[Excerpted data — start]
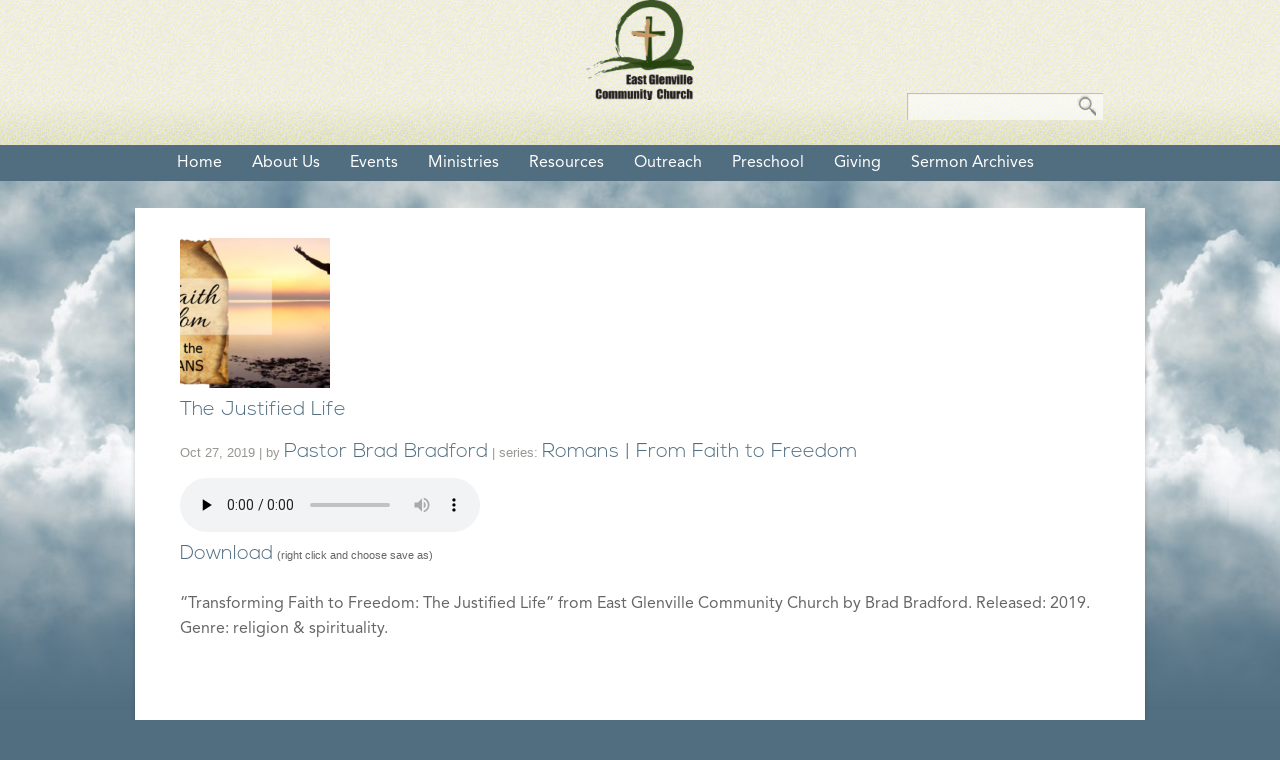

--- FILE ---
content_type: text/css
request_url: https://www.egcchurch.org/hp_wordpress/wp-content/plugins/com.ministrybrands.prayer/editor/gutenberg/blocks/prayer-cloud/style.css?ver=1760031385
body_size: 134
content:
/**
 * The following styles get applied both on the front of your site and in the editor.
 *
 * Replace them with your own styles or remove the file completely.
 */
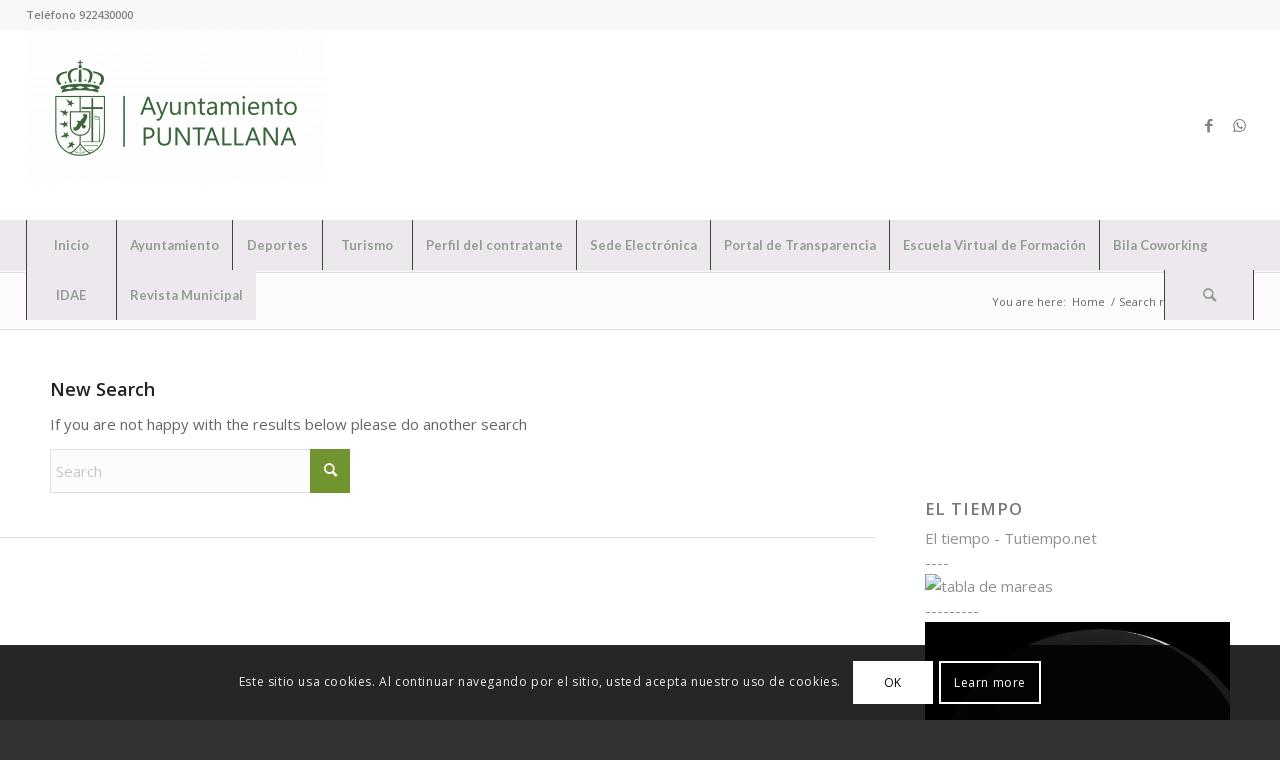

--- FILE ---
content_type: text/html;charset=UTF-8
request_url: https://www.calendario-365.es/js/365.php?page=moon
body_size: 1243
content:
<!DOCTYPE html>
<html>
  <head>
    <meta charset="utf-8" />
    <meta name="viewport" content="width=device-width, initial-scale=1" />
  </head>
  <body>
<div ><a href="https://www.calendario-365.es" target="_blank"><img class="img-responsive" style="width:350px;" src="https://www.calendario-365.es/images/luna_es/luna_-0_04.jpg"></a></div><div class="clear" style="height:20px;"></div><div class="panel panel-primary" style="width:350px;">
  <div class="panel-heading">
    <h3 class="panel-title">Fase lunar actual</h3>
  </div>
  <div class="panel-body">
    <div class="fl"><b>Fecha y hora:</b></div> <div class="fl" style="margin-left:5px;">20 enero 2026 - 23:23</div><div class="clear"></div>
    <div class="fl"><b>Distancia entre la luna y la tierra:</b></div> <div class="fl" style="margin-left:5px;">386.479 km</div><div class="clear"></div>
    <div class="fl"><b>Edad de la luna:</b></div> <div class="fl" style="margin-left:5px;">2 Días</div><div class="clear"></div>
    <div class="fl"><b>Fase de la luna:</b></div> <div class="fl" style="margin-left:5px;">El tamaño de la luna aumenta</div><div class="clear"></div>
    <div class="fl"><b>Porcentaje de visibilidad:</b></div> <div class="fl" style="margin-left:5px;">4%</div><div class="clear"></div>
  </div>
</div>  </body>
</html>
[Excerpted data — finish]
▸ **Problem requirements**
The word "Fase" appears in some lines of the data. Copy every one of those lines.

▸ **Task output**
    <h3 class="panel-title">Fase lunar actual</h3>
    <div class="fl"><b>Fase de la luna:</b></div> <div class="fl" style="margin-left:5px;">El tamaño de la luna aumenta</div><div class="clear"></div>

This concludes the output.